----- SUPPLIED MATERIAL -----

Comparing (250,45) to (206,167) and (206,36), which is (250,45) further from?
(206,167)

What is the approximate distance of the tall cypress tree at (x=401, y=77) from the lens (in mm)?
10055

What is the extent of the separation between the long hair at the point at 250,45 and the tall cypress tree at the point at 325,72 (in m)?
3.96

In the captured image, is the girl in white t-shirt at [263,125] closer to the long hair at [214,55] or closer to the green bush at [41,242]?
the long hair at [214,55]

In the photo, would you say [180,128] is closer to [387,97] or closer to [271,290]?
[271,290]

-----
----- SUPPLIED MATERIAL -----

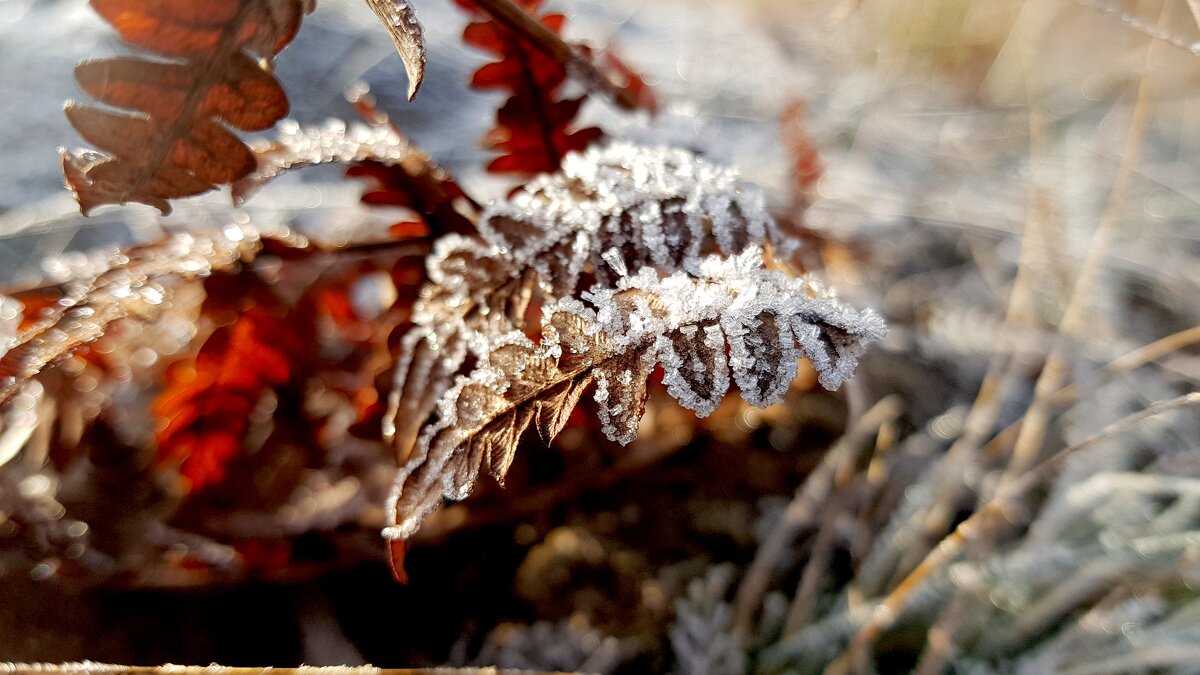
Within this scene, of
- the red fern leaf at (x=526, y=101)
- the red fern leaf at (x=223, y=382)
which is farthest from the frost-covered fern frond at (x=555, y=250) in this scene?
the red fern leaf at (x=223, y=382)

-----

**EXERCISE DETAILS**
Pull out each line of the records that contains the word "cypress", matching its case exactly.

**WRITTEN RESPONSE**
What is the approximate distance of the tall cypress tree at (x=401, y=77) from the lens (in mm)?
What is the extent of the separation between the long hair at the point at 250,45 and the tall cypress tree at the point at 325,72 (in m)?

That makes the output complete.